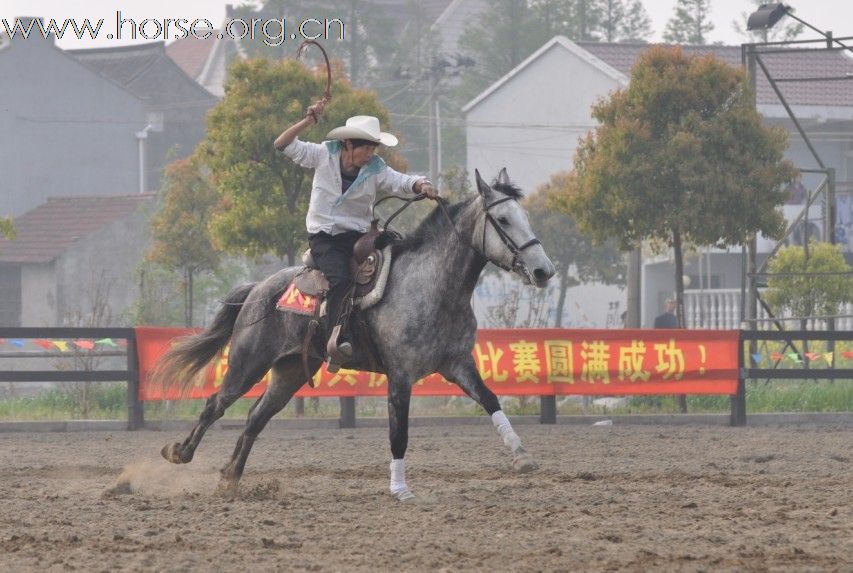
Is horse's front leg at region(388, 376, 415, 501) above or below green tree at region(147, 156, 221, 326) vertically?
below

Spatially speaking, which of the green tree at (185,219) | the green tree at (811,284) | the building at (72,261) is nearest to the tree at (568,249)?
the building at (72,261)

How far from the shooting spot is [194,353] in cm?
1133

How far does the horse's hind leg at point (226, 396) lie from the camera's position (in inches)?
416

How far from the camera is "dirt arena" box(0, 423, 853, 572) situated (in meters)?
7.02

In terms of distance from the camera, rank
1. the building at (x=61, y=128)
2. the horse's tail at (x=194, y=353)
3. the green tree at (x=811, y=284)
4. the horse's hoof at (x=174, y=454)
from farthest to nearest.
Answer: the building at (x=61, y=128) < the green tree at (x=811, y=284) < the horse's tail at (x=194, y=353) < the horse's hoof at (x=174, y=454)

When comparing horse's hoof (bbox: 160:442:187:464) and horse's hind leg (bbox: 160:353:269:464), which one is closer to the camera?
horse's hind leg (bbox: 160:353:269:464)

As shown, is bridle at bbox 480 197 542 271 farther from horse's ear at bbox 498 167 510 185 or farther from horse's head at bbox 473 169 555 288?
horse's ear at bbox 498 167 510 185

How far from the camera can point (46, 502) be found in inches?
380

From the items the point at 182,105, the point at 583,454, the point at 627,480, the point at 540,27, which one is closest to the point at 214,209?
the point at 583,454

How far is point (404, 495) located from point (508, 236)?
181 centimetres

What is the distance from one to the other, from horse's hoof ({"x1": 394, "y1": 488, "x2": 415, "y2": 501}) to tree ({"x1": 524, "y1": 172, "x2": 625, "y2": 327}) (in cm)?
3269

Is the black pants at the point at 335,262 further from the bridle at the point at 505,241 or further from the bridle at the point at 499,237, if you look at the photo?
the bridle at the point at 505,241

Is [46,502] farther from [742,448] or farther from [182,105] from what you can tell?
[182,105]

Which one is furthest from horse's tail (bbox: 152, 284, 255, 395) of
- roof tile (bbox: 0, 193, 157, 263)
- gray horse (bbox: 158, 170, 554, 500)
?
roof tile (bbox: 0, 193, 157, 263)
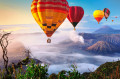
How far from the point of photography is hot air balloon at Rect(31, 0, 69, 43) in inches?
1140

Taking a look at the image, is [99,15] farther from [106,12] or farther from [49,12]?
[49,12]

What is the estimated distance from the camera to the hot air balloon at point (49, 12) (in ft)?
95.0

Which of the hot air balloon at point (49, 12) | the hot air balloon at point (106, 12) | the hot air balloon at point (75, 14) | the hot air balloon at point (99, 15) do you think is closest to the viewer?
the hot air balloon at point (49, 12)

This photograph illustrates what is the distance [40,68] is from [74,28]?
35630 millimetres

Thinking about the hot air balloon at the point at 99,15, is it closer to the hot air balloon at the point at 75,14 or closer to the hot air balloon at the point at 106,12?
the hot air balloon at the point at 106,12

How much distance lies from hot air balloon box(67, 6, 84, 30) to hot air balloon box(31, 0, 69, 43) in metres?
13.9

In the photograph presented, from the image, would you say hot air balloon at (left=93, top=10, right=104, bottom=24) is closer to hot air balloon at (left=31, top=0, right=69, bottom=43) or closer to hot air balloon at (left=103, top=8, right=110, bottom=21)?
hot air balloon at (left=103, top=8, right=110, bottom=21)

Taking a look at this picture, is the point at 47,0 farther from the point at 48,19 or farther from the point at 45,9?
the point at 48,19

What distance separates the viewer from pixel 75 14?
44.6 metres

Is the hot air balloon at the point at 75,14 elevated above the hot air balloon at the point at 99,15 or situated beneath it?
situated beneath

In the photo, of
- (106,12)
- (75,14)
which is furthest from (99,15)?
(75,14)

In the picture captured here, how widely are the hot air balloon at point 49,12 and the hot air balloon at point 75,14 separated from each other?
1395 centimetres

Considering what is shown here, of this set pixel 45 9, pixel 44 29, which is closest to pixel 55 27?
pixel 44 29

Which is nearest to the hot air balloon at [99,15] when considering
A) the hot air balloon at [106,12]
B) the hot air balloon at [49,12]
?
the hot air balloon at [106,12]
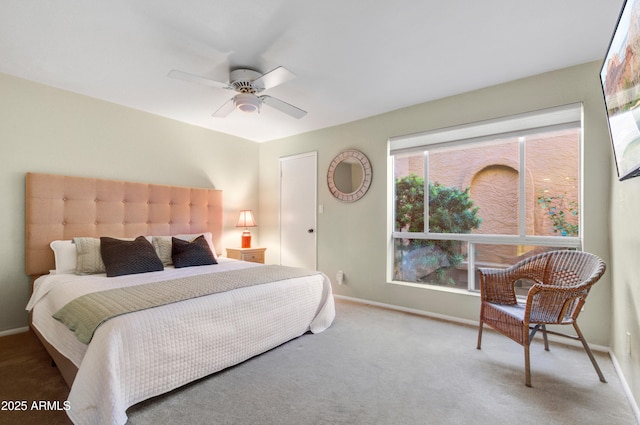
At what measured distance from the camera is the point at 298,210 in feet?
15.3

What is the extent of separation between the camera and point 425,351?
2484 millimetres

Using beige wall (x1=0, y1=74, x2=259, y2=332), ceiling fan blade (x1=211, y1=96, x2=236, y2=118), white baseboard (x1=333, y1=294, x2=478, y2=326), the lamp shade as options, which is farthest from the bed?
ceiling fan blade (x1=211, y1=96, x2=236, y2=118)

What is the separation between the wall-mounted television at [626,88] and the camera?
3.96ft

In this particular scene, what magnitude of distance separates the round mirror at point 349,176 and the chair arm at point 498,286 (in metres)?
1.80

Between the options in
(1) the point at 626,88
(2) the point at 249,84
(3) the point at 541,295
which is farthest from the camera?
(2) the point at 249,84

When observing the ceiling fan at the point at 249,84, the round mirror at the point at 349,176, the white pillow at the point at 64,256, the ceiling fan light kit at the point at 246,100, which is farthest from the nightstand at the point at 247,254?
the ceiling fan light kit at the point at 246,100

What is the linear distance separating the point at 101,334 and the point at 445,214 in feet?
10.7

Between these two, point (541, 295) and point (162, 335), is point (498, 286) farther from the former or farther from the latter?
point (162, 335)

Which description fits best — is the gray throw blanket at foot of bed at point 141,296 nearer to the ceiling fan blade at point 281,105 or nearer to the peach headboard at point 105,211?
the peach headboard at point 105,211

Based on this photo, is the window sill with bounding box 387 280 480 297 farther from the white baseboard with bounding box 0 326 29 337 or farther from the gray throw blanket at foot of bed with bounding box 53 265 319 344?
the white baseboard with bounding box 0 326 29 337

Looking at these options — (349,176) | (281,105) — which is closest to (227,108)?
(281,105)

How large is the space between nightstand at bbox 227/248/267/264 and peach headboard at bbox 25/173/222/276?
0.21 metres

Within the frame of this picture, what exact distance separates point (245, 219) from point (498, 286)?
340 centimetres

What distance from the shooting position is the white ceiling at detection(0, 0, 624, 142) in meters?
1.91
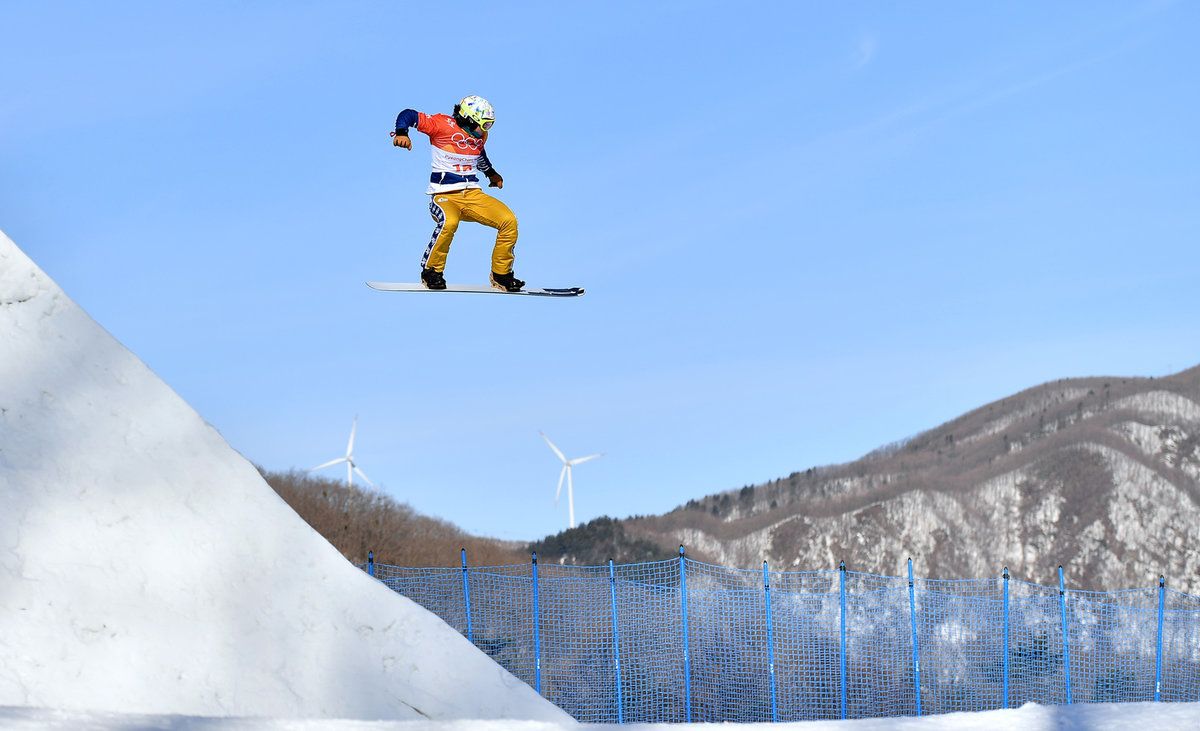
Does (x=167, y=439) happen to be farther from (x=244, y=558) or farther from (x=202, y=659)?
(x=202, y=659)

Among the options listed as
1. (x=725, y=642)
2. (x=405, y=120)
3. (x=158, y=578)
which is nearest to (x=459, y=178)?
(x=405, y=120)

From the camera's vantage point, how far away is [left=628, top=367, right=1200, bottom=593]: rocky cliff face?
89562 millimetres

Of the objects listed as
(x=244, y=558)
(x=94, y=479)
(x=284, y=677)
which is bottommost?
(x=284, y=677)

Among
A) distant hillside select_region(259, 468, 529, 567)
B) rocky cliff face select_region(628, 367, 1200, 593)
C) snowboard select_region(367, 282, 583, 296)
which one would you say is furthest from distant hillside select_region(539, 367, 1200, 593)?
snowboard select_region(367, 282, 583, 296)

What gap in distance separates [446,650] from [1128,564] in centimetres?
9022

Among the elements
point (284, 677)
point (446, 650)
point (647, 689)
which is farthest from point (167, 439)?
point (647, 689)

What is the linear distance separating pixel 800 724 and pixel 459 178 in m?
5.67

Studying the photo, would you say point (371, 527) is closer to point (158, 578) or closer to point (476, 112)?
point (476, 112)

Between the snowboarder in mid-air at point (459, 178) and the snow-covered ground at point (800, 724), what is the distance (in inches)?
208

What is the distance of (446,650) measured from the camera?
23.4 ft

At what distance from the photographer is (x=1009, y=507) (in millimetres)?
100875

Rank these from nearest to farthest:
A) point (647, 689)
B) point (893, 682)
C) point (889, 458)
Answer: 1. point (647, 689)
2. point (893, 682)
3. point (889, 458)

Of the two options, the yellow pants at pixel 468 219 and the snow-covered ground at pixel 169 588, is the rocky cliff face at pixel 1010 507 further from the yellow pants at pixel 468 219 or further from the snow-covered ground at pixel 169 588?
the snow-covered ground at pixel 169 588

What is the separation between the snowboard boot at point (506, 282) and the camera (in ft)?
34.3
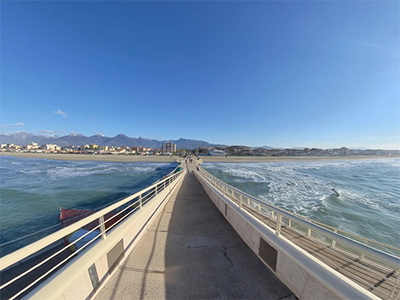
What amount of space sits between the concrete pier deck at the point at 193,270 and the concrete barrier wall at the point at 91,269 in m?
0.17

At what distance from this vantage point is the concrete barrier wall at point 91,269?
1.82 metres

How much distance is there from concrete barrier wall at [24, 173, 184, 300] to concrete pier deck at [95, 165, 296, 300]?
172 millimetres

> **TASK INSTRUCTIONS**
Can you express the material between the lines holding "How far does" and "181 centimetres", inclusive, as a two-column CSV with the header input,output, one row per item? Put each item's wording in the input field and its answer in the output field, each fully quoted, with line breaks replaced by spaces.

> **EXERCISE RESPONSE**
input,output
"How far does the horse's hind leg at point (226, 396) lie from the camera's position (in inches)?","416"
"How far from the camera is ""dirt arena"" box(0, 423, 853, 572) situated (in meters)?","7.02"
"In terms of distance from the camera, rank 1. the building at (x=61, y=128) 2. the horse's tail at (x=194, y=353) 3. the green tree at (x=811, y=284) 4. the horse's hoof at (x=174, y=454) from farthest to nearest. Answer:","the building at (x=61, y=128) < the green tree at (x=811, y=284) < the horse's tail at (x=194, y=353) < the horse's hoof at (x=174, y=454)"
"When comparing horse's hoof (bbox: 160:442:187:464) and horse's hind leg (bbox: 160:353:269:464), which one is closer to the camera?","horse's hind leg (bbox: 160:353:269:464)"
"As shown, is bridle at bbox 480 197 542 271 farther from horse's ear at bbox 498 167 510 185 or farther from horse's head at bbox 473 169 555 288?","horse's ear at bbox 498 167 510 185"
"How far from the camera can point (46, 502) be found in inches?","380"
"From the items the point at 182,105, the point at 583,454, the point at 627,480, the point at 540,27, which one is closest to the point at 214,209?","the point at 583,454"
"How far is point (404, 495) located from point (508, 236)?","181 centimetres"